Thanks everyone for your advice, it is very appreciated! My GSD gets a ton of exercise - 2 walks/day, a ton of mental exercising (hide/seek) SAR exercises (from my park ranger bud), swimming, hiking and running in our creek - he's always on the move- so he isn't bored. I've been letting these two play rough and I guess I should stop that - we haven't had any problems until my gsd made that face - and since I immediately took the toy away and put him in his crate he hasn't made it again. My GSD never actually puts his mouth on the POM, just a lot of yipping, but my POM does get in his face a lot since he is the Dominant dog of the pack - but with all your advice it sounds like I should really not let them continue that kind of rough behavior. (Also - he is a complete gentleman on the leash and listens to all my commands.) -

Is it okay for them to play without any toys involved?


----------



## dogma13 (Mar 8, 2014)

It's perfectly fine for them to play together IF you are diligent.You know your dogs and can see when they begin to get irritated with each other.I've got a little dog who is usually the instigator,lol!Whenever he starts trouble he's sent behind the baby gate,back in the house,etc.It's no big deal and happens infrequently.
I have found that making a fuss and correcting just gets them haired up.So just matter of factly separating them calms them.I can see them relax immediately.That's what works best for us anyway,switching off the excited behavior and replacing it with chill.


----------



## MineAreWorkingline (May 2, 2015)

kwath20 said:


> Thanks everyone for your advice, it is very appreciated! My GSD gets a ton of exercise - 2 walks/day, a ton of mental exercising (hide/seek) SAR exercises (from my park ranger bud), swimming, hiking and running in our creek - he's always on the move- so he isn't bored. *I've been letting these two play rough and I guess I should stop that *- we haven't had any problems until my gsd made that face - and since I immediately took the toy away and put him in his crate he hasn't made it again. My GSD never actually puts his mouth on the POM, just a lot of yipping, but my POM does get in his face a lot since he is the Dominant dog of the pack - but with all your advice it sounds like I should really not let them continue that kind of rough behavior. (Also - he is a complete gentleman on the leash and listens to all my commands.) -
> 
> Is it okay for them to play without any toys involved?

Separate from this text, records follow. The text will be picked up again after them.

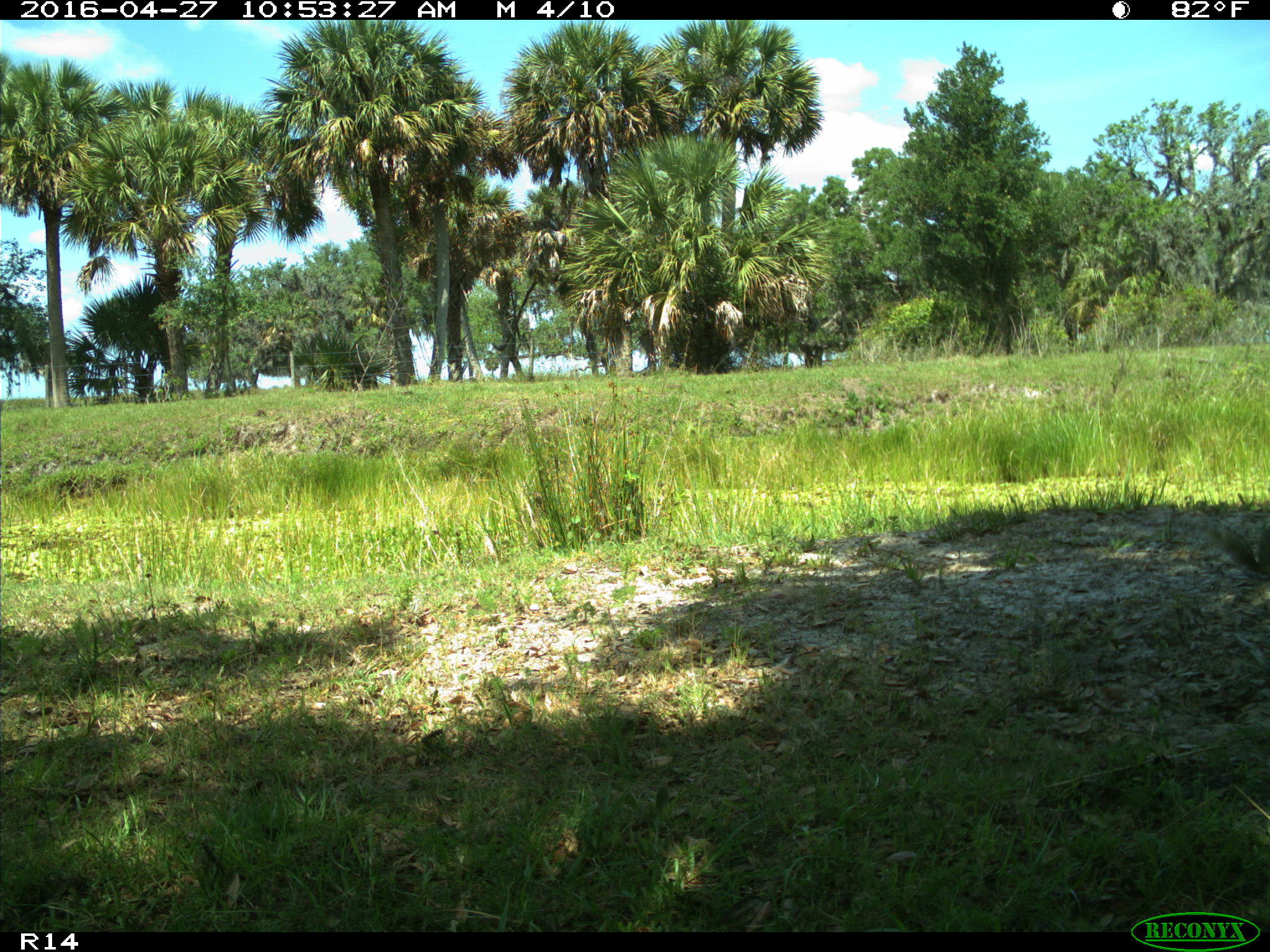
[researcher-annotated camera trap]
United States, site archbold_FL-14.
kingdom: Animalia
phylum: Chordata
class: Mammalia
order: Rodentia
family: Sciuridae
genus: Sciurus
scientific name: Sciurus carolinensis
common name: eastern gray squirrel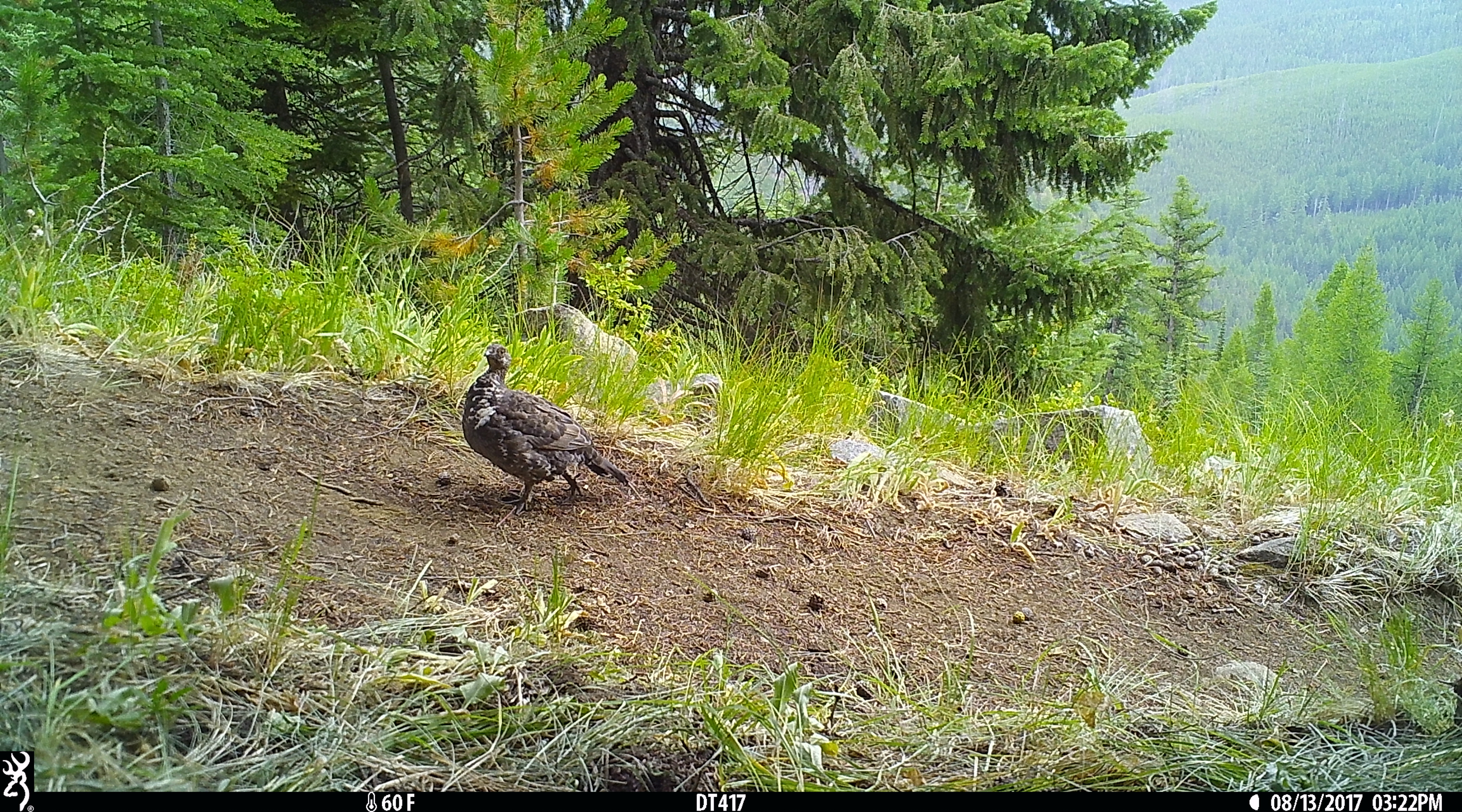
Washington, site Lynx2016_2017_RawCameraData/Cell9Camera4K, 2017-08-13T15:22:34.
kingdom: Animalia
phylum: Chordata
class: Aves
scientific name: Aves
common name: birds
Aves (birds). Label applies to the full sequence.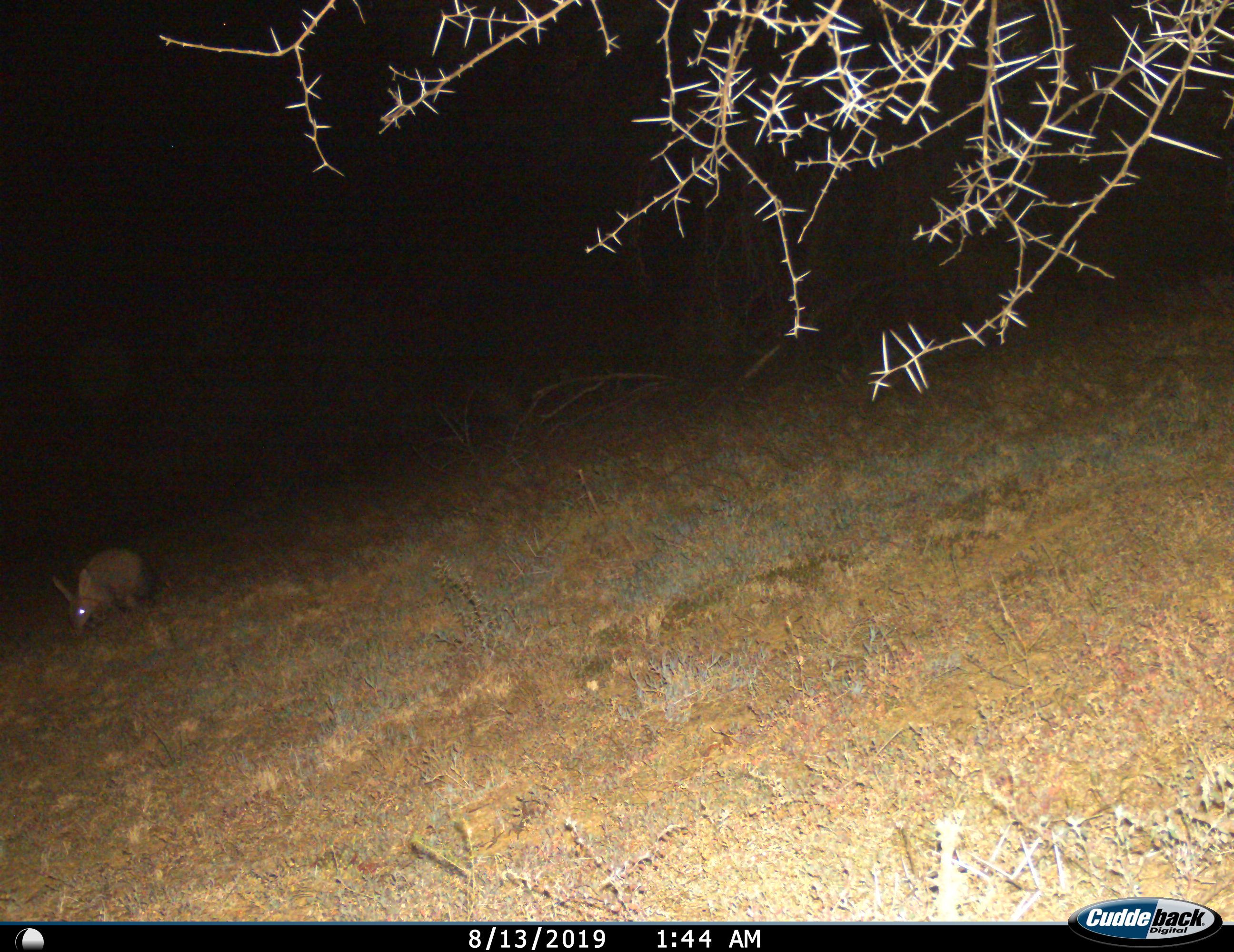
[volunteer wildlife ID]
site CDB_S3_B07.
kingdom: Animalia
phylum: Chordata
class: Mammalia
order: Tubulidentata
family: Orycteropodidae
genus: Orycteropus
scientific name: Orycteropus afer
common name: aardvark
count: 1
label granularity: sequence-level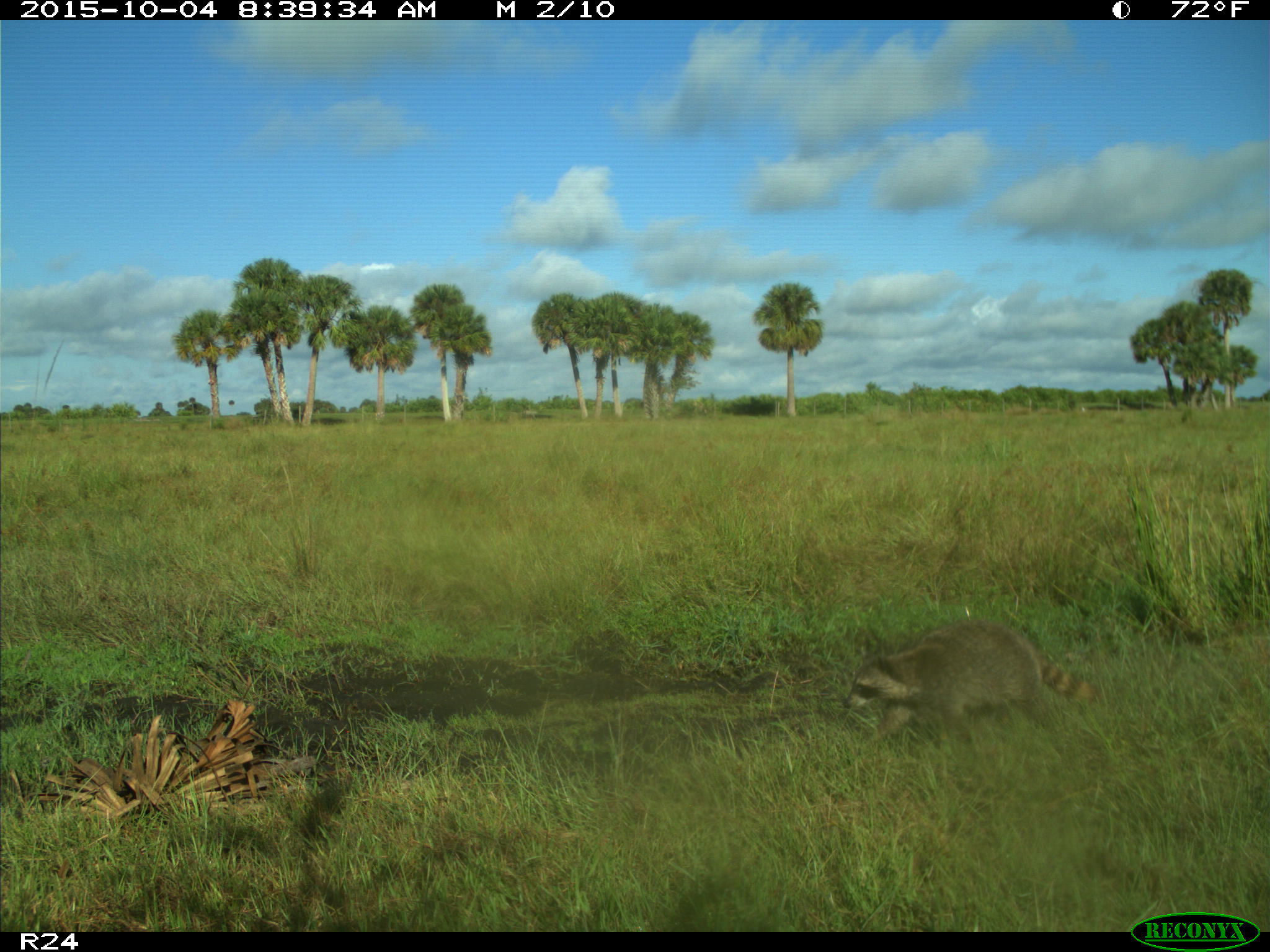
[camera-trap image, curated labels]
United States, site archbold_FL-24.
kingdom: Animalia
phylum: Chordata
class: Mammalia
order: Carnivora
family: Procyonidae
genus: Procyon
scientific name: Procyon lotor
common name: common raccoon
Procyon lotor (common raccoon).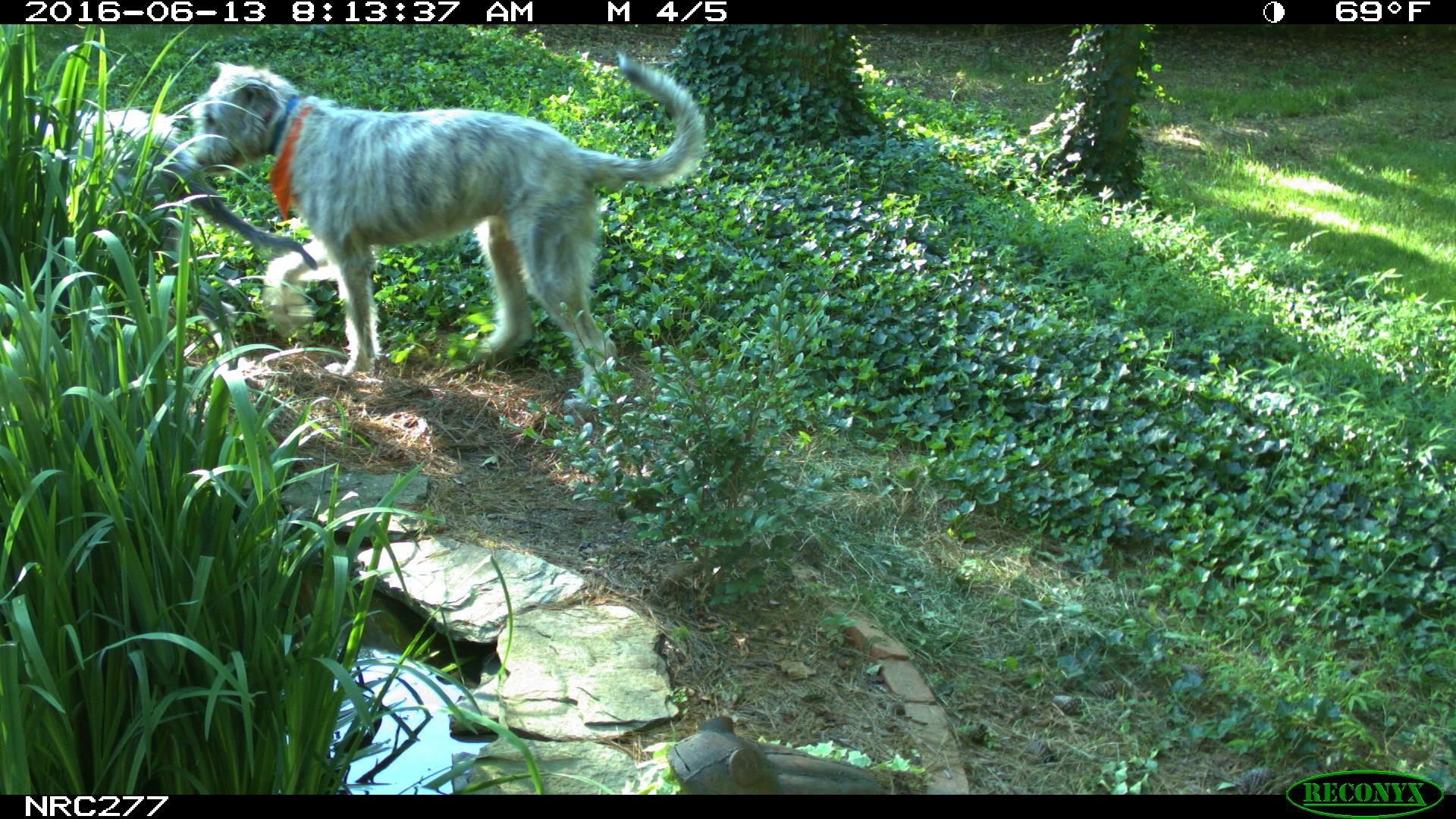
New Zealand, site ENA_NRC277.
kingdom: Animalia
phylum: Chordata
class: Mammalia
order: Carnivora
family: Canidae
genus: Canis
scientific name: Canis familiaris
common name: domestic dog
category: dog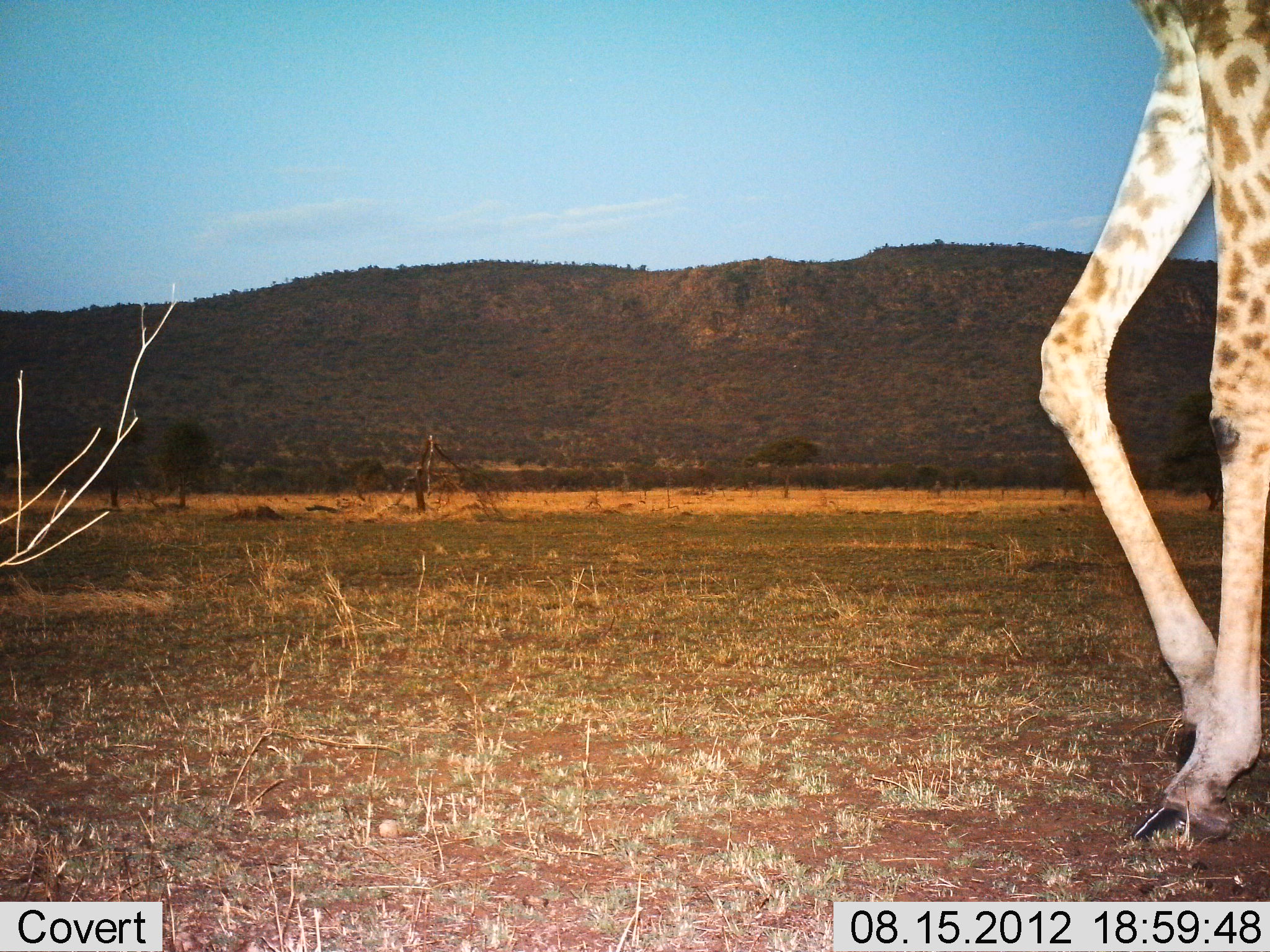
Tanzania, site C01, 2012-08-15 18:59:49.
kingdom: Animalia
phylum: Chordata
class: Mammalia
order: Artiodactyla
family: Giraffidae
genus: Giraffa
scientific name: Giraffa camelopardalis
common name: giraffe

It sounds like you are a good owner providing well for your dog. He is lucky to have you.

Regarding rough play, I would stop that immediately. I don't allow rough play between my own or with anybody else's dog and I don't allow another dog to rough play with mine. Besides the obvious, such as injuries, even between equally matched dogs, rough play can way too easily escalate.


----------



## Chip18 (Jan 11, 2014)

kwath20 said:


> Thanks everyone for your advice, it is very appreciated! My GSD gets a ton of exercise - 2 walks/day, a ton of mental exercising (hide/seek) SAR exercises (from my park ranger bud), swimming, hiking and running in our creek - he's always on the move- so he isn't bored. I've been letting these two play rough and I guess I should stop that - we haven't had any problems until my gsd made that face - and since I immediately took the toy away and put him in his crate he hasn't made it again. My GSD never actually puts his mouth on the POM, just a lot of yipping, but my POM does get in his face a lot since he is the Dominant dog of the pack - but with all your advice it sounds like I should really not let them continue that kind of rough behavior. (Also - he is a complete gentleman on the leash and listens to all my commands.) -
> 
> Is it okay for them to play without any toys involved?


"Outside" should be fine. One of the things I've always "observed" with my guys is that they always took "turns" chasing and being chased ... if the little guy is "always" being pursued ... then you have another "problem."


----------



## Jax08 (Feb 13, 2009)

If you are in the Ellicott City Area, contact P.U.P.S obedience. She has German Shepherds. Is highly experienced with aggression and works her dogs in IPO. Good trainers. Lovely people!
P.U.P.S Dog Obedience Training serving Maryland, Virginia, D.C.


----------



## Stevenzachsmom (Mar 3, 2008)

Don't have anything to add. Just want to say, "Welcome!" - from another Marylander.


----------



## MineAreWorkingline (May 2, 2015)

dogma13 said:


> It's perfectly fine for them to play together IF you are diligent.You know your dogs and can see when they begin to get irritated with each other.I've got a little dog who is usually the instigator,lol!*Whenever he starts trouble he's sent behind the baby gate,back in the house,etc.*It's no big deal and happens infrequently.
> I have found that making a fuss and correcting just gets them haired up.So just matter of factly separating them calms them.I can see them relax immediately.That's what works best for us anyway,switching off the excited behavior and replacing it with chill.


Mine play in the house too! They know the game is over if things get to rough or noisy.


----------



## kwath20 (May 18, 2016)

Thank you, Stevenzachsmom! 

I will definitely contact P.U.P.S Dog Obedience Training serving Maryland, Virginia, D.C. - I had not heard of them, thank you for the contact info, Jax08! 

MineAreWorkingline and everyone else thank you for all of your advice, it is incredibly helpful. I will definitely be creating a new play plan for these two immediately. Their rough play definitely is too rough for their size difference, I am glad I reached out to such knowledgeable people!


----------



## Jax08 (Feb 13, 2009)

kwath20 said:


> I will definitely contact P.U.P.S Dog Obedience Training serving Maryland, Virginia, D.C. - I had not heard of them, thank you for the contact info, Jax08!


The ladies there will take good care of you  They've been doing this a very long time.


----------